3rd segment: Scot welcomed Fr. Ron Rolheiser to the show. He was the inaugural keynote speaker. Scot asked him he likes to speak to the convention. Fr. Ron said it’s one of the larger gathering of Catholic educators in the world, but also there’s a special energy. They are people deeply involved in Catholic education. They are passionate about their jobs and hungry for information on Catholic education. Fr. Ron said it’s the same for all careers, that you have a special energy when you meet with people who do what you do.

Scot said Fr. Ron is currently the president of a Catholic college in San Antonio, Texas, the Oblate School of Theology. He’s know as a Catholic author and speaker. Fr. Ron said he tries to limit his speaking to twice a month because he has a full-time job. Scot said Fr. Ron covers many topics of Catholic spirituality. He asked Fr. Ron how defines himself as a Catholic speaker. He said he defines himself in terms of his Catholic spirituality. He said his Catholic education gave him a solid foundation and now he belongs to a missionary order and he sees himself as one who speaks to those who are away from the Church.

Fr. Ron tries to write for doubters, questioners, and those struggling, and likes to work with those doing that kind of work. Scot said Fr. Ron is a member of the Oblates of Mary Immaculate. He said he grew up knowing the OMI order and that’s why he joined them. They turned out to be a very good choice.

The keynote’s title was “Keeping a mellow heart in a bitter time.” Fr. Ron said he picked the topic because it’s something all of society needs to reflect on. The world is in a time of polarization and misunderstandings at a global level that filters down. there’s anger and demonization and bitterness. His challenge was to talk about how to remain understanding and respectful in a time when virtually everything leads otherwise.

Scot asked if it’s new that we let politics seep into how we think of our brothers and sisters in the Church. Fr. Ron said it’s always there, but not so intense. Throughout history we went through times of more or less bitterness and division. He cited how Vatican II occurred at a time when documents could be produced that saw no winners of losers. Sadly, today there wouldn’t be such consensus. The media is helping to inflame bitterness and division.

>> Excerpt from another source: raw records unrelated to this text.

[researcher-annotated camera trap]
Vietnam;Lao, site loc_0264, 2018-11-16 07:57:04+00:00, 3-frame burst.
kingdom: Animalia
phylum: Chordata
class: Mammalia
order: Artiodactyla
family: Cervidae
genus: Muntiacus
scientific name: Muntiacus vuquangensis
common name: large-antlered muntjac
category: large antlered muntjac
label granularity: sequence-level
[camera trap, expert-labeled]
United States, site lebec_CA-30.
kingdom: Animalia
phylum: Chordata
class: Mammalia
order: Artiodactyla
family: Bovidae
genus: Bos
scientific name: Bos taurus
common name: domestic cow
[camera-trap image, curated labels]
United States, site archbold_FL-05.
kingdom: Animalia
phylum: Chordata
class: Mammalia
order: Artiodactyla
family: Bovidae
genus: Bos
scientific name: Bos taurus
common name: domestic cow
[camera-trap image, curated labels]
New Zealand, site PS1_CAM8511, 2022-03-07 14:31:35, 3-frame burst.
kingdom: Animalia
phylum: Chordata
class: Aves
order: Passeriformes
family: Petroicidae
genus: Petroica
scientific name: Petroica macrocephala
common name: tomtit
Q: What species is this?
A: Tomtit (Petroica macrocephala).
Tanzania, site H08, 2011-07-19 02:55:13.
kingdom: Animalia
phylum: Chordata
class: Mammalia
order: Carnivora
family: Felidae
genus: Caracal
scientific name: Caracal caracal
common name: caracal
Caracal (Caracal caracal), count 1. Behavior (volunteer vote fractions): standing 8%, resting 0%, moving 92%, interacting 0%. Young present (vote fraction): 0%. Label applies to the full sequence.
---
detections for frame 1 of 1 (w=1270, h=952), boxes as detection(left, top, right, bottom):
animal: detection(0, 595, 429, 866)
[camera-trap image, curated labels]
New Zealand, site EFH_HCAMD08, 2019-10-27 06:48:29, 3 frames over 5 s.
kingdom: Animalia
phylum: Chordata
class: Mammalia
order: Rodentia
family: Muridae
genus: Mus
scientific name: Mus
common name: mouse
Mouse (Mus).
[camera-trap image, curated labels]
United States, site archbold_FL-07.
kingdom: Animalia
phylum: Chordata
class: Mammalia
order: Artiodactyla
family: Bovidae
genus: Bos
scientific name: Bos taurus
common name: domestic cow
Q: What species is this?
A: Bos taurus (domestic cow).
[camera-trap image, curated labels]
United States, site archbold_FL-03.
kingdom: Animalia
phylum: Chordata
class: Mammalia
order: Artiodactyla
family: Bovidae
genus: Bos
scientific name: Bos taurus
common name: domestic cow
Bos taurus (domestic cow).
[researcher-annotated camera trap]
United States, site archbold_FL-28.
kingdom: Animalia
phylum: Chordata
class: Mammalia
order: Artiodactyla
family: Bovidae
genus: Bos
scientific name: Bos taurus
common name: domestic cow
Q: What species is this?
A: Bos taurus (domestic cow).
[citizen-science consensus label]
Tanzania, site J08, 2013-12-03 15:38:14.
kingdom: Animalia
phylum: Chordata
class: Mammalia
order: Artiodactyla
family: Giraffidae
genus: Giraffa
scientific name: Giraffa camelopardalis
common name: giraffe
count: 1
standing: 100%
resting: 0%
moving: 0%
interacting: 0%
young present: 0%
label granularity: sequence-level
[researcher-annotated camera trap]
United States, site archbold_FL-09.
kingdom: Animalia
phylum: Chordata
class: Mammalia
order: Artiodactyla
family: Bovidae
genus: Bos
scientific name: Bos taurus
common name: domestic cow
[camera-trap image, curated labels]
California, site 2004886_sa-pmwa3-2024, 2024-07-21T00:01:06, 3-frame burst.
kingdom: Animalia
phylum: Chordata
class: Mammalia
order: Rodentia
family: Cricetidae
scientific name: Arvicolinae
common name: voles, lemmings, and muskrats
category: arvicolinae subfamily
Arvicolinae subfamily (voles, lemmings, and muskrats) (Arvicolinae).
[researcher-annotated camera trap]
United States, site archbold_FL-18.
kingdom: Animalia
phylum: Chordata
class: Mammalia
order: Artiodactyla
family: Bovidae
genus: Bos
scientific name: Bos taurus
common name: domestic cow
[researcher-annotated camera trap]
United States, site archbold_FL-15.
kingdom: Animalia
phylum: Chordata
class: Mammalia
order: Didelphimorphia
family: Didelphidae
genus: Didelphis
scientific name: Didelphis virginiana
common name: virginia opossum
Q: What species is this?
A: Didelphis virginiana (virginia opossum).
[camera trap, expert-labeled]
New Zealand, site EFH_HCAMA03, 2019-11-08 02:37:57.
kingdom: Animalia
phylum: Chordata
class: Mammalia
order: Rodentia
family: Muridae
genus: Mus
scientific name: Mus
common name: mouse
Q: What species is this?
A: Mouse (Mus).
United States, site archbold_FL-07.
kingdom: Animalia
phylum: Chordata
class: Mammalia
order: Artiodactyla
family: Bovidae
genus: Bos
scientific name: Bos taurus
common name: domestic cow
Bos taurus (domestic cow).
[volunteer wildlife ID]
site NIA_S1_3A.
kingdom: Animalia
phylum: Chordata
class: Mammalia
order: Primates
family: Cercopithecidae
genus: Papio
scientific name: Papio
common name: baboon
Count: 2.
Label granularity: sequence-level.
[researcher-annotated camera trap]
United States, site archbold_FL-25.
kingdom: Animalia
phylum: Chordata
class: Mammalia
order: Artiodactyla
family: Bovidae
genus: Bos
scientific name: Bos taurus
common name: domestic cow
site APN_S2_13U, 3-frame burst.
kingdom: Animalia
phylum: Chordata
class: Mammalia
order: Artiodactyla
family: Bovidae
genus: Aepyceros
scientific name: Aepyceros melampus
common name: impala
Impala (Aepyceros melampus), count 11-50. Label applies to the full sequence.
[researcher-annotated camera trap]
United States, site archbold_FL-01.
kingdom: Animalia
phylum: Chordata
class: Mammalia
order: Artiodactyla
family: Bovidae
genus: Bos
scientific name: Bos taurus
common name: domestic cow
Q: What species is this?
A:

Fr. Ron said we end up bracketing three of the most fundamental virtues there are: respect, charity, and graciousness. We do it under the title of cause or truth. He said Jesus was neither liberal or conservative. Instead he goes wherever truth and charity take him.

Fr. Ron said the solution is in the Gospel. He pointed out Christ’s opening word: metanoia. We translate it to English as “repent”. The Greek word literally means to “put on a higher mind”. It rejects the fear and ideology of paranoia. Christ could be saying, “trust and believe there can be good news.” We either go to “metanoia” “the big mind” or “paranoia” “small mind”.
Then he talked about Christ washing the feet of the apostles. On one level it’s Christ showing the apostles how to serve one another. On another level, it’s about crossing dividing lines. It’s not about saying truth is relative. It’s about how we talk and have a dialogue. entering a conversation with the intent to prove the other wrong is not a dialogue. Intending to understand is a dialogue. What happens is that the extreme positions take over the dialogue and the middle is marginalized.

Even if we don’t agree, we owe each other respect and charity. There tends to be mean-spiritedness on both sides, but you don’t see it in Jesus. Scot asked how he address this to Catholic education. Fr. Ron said we have to form Catholic minds and Catholic hearts. The word catholic means universal. We need to form a huge heart, a big mind, a Catholic mind.

He said the theme of all his work is to help people to face the mystery of God in their lives.